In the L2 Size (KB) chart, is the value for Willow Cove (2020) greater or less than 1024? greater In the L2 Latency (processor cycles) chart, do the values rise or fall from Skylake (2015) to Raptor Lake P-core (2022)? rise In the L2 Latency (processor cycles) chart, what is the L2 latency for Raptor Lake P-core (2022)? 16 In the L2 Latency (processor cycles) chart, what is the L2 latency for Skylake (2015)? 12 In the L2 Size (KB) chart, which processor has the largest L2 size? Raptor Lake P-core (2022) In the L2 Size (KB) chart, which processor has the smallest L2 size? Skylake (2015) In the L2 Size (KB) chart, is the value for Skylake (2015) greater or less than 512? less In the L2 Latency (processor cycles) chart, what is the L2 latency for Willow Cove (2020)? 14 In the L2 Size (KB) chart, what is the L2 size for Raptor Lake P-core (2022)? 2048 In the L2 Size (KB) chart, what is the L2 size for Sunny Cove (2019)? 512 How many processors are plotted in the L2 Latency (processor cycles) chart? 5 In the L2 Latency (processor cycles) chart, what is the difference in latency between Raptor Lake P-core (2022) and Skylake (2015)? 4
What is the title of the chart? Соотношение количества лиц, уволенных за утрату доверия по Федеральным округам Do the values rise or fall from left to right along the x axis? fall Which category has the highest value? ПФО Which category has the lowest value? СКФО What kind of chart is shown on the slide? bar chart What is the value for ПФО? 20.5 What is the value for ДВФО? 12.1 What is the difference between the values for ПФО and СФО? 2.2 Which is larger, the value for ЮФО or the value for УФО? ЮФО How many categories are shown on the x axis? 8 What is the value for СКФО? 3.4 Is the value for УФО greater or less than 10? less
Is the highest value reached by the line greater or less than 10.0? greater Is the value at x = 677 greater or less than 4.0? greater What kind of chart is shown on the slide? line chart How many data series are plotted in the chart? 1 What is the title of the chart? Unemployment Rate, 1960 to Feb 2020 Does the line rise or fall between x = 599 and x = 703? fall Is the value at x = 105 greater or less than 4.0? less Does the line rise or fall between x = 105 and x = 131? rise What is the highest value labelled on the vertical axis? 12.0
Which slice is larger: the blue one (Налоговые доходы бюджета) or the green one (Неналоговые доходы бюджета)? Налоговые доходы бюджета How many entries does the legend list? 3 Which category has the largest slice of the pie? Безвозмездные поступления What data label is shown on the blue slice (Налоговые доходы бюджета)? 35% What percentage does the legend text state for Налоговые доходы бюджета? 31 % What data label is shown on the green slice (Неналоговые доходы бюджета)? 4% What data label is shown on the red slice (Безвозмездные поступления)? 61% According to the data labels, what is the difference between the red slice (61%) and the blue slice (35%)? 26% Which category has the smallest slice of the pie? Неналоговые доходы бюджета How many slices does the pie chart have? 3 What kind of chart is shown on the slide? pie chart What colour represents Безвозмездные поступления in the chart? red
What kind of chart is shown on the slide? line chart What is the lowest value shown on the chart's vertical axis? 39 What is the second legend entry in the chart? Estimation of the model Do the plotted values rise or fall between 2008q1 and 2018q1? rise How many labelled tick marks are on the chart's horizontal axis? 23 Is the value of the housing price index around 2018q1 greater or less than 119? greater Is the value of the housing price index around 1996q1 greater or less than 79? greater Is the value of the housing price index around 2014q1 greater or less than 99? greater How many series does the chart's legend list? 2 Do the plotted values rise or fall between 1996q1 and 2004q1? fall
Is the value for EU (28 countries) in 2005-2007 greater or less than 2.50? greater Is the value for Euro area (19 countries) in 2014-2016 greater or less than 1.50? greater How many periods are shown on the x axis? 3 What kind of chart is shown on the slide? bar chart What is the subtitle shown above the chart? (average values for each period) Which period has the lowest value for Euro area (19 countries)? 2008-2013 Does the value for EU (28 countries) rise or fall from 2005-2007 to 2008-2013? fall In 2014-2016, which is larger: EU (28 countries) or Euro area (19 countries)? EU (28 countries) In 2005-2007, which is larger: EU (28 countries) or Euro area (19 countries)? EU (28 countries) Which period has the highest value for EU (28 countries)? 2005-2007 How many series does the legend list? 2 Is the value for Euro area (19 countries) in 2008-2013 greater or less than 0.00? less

------------------------------------------------------------------------

* [Task requirements] Express the lines above as a Markdown table with two columns, Row and Line. Put each line's number under Row and its text under Line, and skip any blank lines.

* [Written response]
| Row | Line |
|---|---|
| 1 | In the L2 Size (KB) chart, is the value for Willow Cove (2020) greater or less than 1024? greater In the L2 Latency (processor cycles) chart, do the values rise or fall from Skylake (2015) to Raptor Lake P-core (2022)? rise In the L2 Latency (processor cycles) chart, what is the L2 latency for Raptor Lake P-core (2022)? 16 In the L2 Latency (processor cycles) chart, what is the L2 latency for Skylake (2015)? 12 In the L2 Size (KB) chart, which processor has the largest L2 size? Raptor Lake P-core (2022) In the L2 Size (KB) chart, which processor has the smallest L2 size? Skylake (2015) In the L2 Size (KB) chart, is the value for Skylake (2015) greater or less than 512? less In the L2 Latency (processor cycles) chart, what is the L2 latency for Willow Cove (2020)? 14 In the L2 Size (KB) chart, what is the L2 size for Raptor Lake P-core (2022)? 2048 In the L2 Size (KB) chart, what is the L2 size for Sunny Cove (2019)? 512 How many processors are plotted in the L2 Latency (processor cycles) chart? 5 In the L2 Latency (processor cycles) chart, what is the difference in latency between Raptor Lake P-core (2022) and Skylake (2015)? 4 |
| 2 | What is the title of the chart? Соотношение количества лиц, уволенных за утрату доверия по Федеральным округам Do the values rise or fall from left to right along the x axis? fall Which category has the highest value? ПФО Which category has the lowest value? СКФО What kind of chart is shown on the slide? bar chart What is the value for ПФО? 20.5 What is the value for ДВФО? 12.1 What is the difference between the values for ПФО and СФО? 2.2 Which is larger, the value for ЮФО or the value for УФО? ЮФО How many categories are shown on the x axis? 8 What is the value for СКФО? 3.4 Is the value for УФО greater or less than 10? less |
| 3 | Is the highest value reached by the line greater or less than 10.0? greater Is the value at x = 677 greater or less than 4.0? greater What kind of chart is shown on the slide? line chart How many data series are plotted in the chart? 1 What is the title of the chart? Unemployment Rate, 1960 to Feb 2020 Does the line rise or fall between x = 599 and x = 703? fall Is the value at x = 105 greater or less than 4.0? less Does the line rise or fall between x = 105 and x = 131? rise What is the highest value labelled on the vertical axis? 12.0 |
| 4 | Which slice is larger: the blue one (Налоговые доходы бюджета) or the green one (Неналоговые доходы бюджета)? Налоговые доходы бюджета How many entries does the legend list? 3 Which category has the largest slice of the pie? Безвозмездные поступления What data label is shown on the blue slice (Налоговые доходы бюджета)? 35% What percentage does the legend text state for Налоговые доходы бюджета? 31 % What data label is shown on the green slice (Неналоговые доходы бюджета)? 4% What data label is shown on the red slice (Безвозмездные поступления)? 61% According to the data labels, what is the difference between the red slice (61%) and the blue slice (35%)? 26% Which category has the smallest slice of the pie? Неналоговые доходы бюджета How many slices does the pie chart have? 3 What kind of chart is shown on the slide? pie chart What colour represents Безвозмездные поступления in the chart? red |
| 5 | What kind of chart is shown on the slide? line chart What is the lowest value shown on the chart's vertical axis? 39 What is the second legend entry in the chart? Estimation of the model Do the plotted values rise or fall between 2008q1 and 2018q1? rise How many labelled tick marks are on the chart's horizontal axis? 23 Is the value of the housing price index around 2018q1 greater or less than 119? greater Is the value of the housing price index around 1996q1 greater or less than 79? greater Is the value of the housing price index around 2014q1 greater or less than 99? greater How many series does the chart's legend list? 2 Do the plotted values rise or fall between 1996q1 and 2004q1? fall |
| 6 | Is the value for EU (28 countries) in 2005-2007 greater or less than 2.50? greater Is the value for Euro area (19 countries) in 2014-2016 greater or less than 1.50? greater How many periods are shown on the x axis? 3 What kind of chart is shown on the slide? bar chart What is the subtitle shown above the chart? (average values for each period) Which period has the lowest value for Euro area (19 countries)? 2008-2013 Does the value for EU (28 countries) rise or fall from 2005-2007 to 2008-2013? fall In 2014-2016, which is larger: EU (28 countries) or Euro area (19 countries)? EU (28 countries) In 2005-2007, which is larger: EU (28 countries) or Euro area (19 countries)? EU (28 countries) Which period has the highest value for EU (28 countries)? 2005-2007 How many series does the legend list? 2 Is the value for Euro area (19 countries) in 2008-2013 greater or less than 0.00? less |